I agree that it is irrelevant that the business was once owned by a partnership. For when the sale to the Corning Company occurred, the partnership was dead, had become merely a memory, a ghost. To say that the sale was of the partnership's assets would, then, be to indulge in animism.
But I do not agree that we should ignore what the parties to the sale, Williams and the Corning Company, actually did. They did not arrange for a transfer to the buyer, as if in separate bundles, of the several ingredients of the business. They contracted for the sale of the entire business as a going concern.
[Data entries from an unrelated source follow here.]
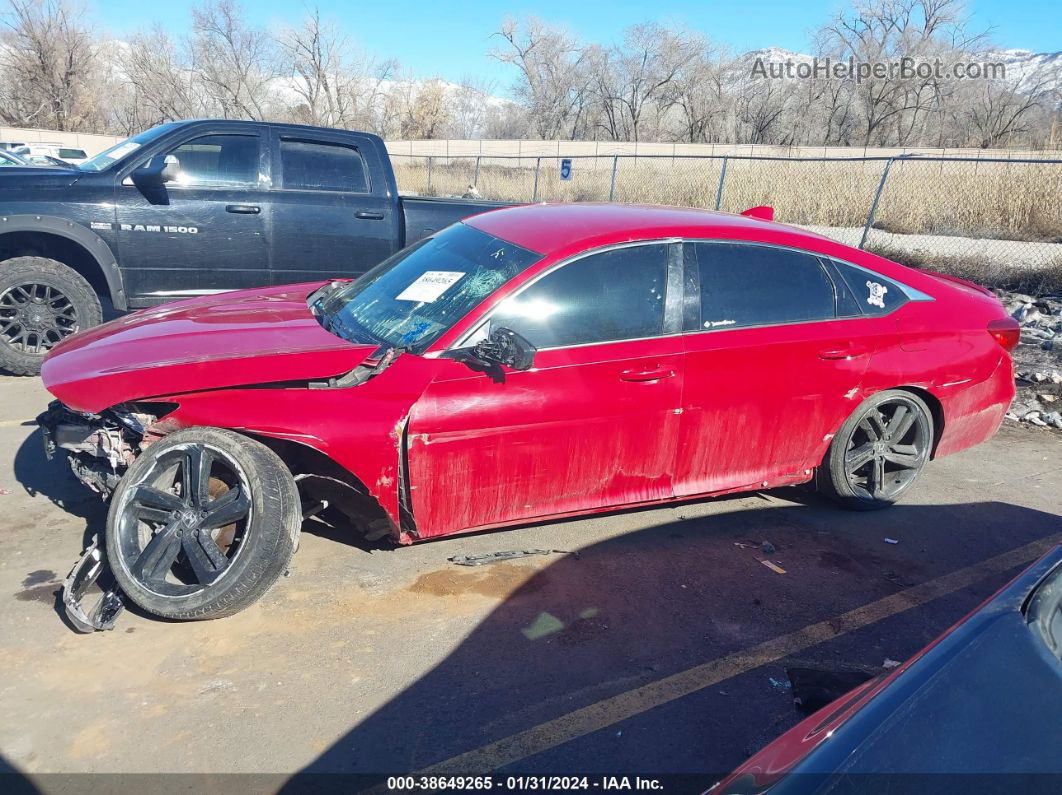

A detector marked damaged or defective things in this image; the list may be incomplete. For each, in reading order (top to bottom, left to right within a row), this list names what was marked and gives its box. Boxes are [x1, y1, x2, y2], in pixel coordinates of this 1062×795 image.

dented front door [401, 335, 683, 539]
broken bumper piece [61, 539, 123, 632]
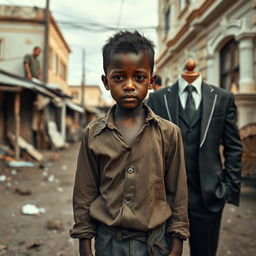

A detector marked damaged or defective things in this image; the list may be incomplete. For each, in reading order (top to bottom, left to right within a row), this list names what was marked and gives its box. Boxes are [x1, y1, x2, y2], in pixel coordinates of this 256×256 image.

tattered brown shirt [71, 104, 189, 240]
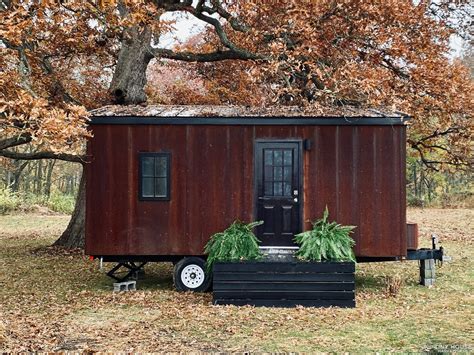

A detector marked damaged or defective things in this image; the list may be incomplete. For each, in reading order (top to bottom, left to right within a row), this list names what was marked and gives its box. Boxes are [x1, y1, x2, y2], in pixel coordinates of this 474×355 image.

rusty metal exterior [85, 124, 408, 258]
Here is what they said in their agreement: "The party of the first part agrees to sell and the party of the second part agrees to buy, all of the right, title and interest of the said party of the first part in and to the hardware business now being conducted by the said party of the first part, including cash on hand and on deposit in the First National Bank Trust Company of Corning in the A.F. Williams Hardware Store account, in accounts receivable, bills receivable, notes receivable, merchandise and fixtures, including two G.M. trucks, good will and all other assets of every kind and description used in and about said business. * * * Said party of the first part agrees not to engage in the hardware business within a radius of twenty-five miles from the City of Corning, New York, for a period of ten years from the 1st day of October 1940."
Emphasis added.
To carve up this transaction into distinct sales — of cash, receivables, fixtures, trucks, merchandise, and good will — is to do violence to the realities. I do not think Congress intended any such artificial result. In the Senate Committee Report on the 1942 amendment to § 117, it was said: "It is believed that this Senate amendment will be of material benefit to businesses which, due to depressed conditions, have been compelled to dispose of their plant or equipment at a loss. The bill defines property used in a trade or business as property used in the trade or business of a character which is subject to the allowance for depreciation, and real property held for more than six months which is not properly includible in the inventory of the taxpayer if on hand at the close of the taxable year or property held by the taxpayer primarily for sale to customers in the ordinary course of his trade or business. If a newspaper purchased the plant and equipment of a rival newspaper and later sold such plant and equipment at a loss, such plant and equipment, being subject to depreciation, would constitute property used in the trade or business within the meaning of this section." These remarks show that what Congress contemplated was not the sale of a going business but of its dismembered parts. Where a business is sold as a unit, the whole is greater than its parts. Businessmen so recognize; so, too, I think, did Congress. Interpretation of our complicated tax statutes is seldom aided by saying that taxation is an eminently practical matter (or the like). But this is one instance where, it seems to me, the practical aspects of the matter should guide our guess as to what Congress meant. I believe Congress had those aspects in mind and was not thinking of the nice distinctions between Roman and Anglo-American legal theories about legal entities.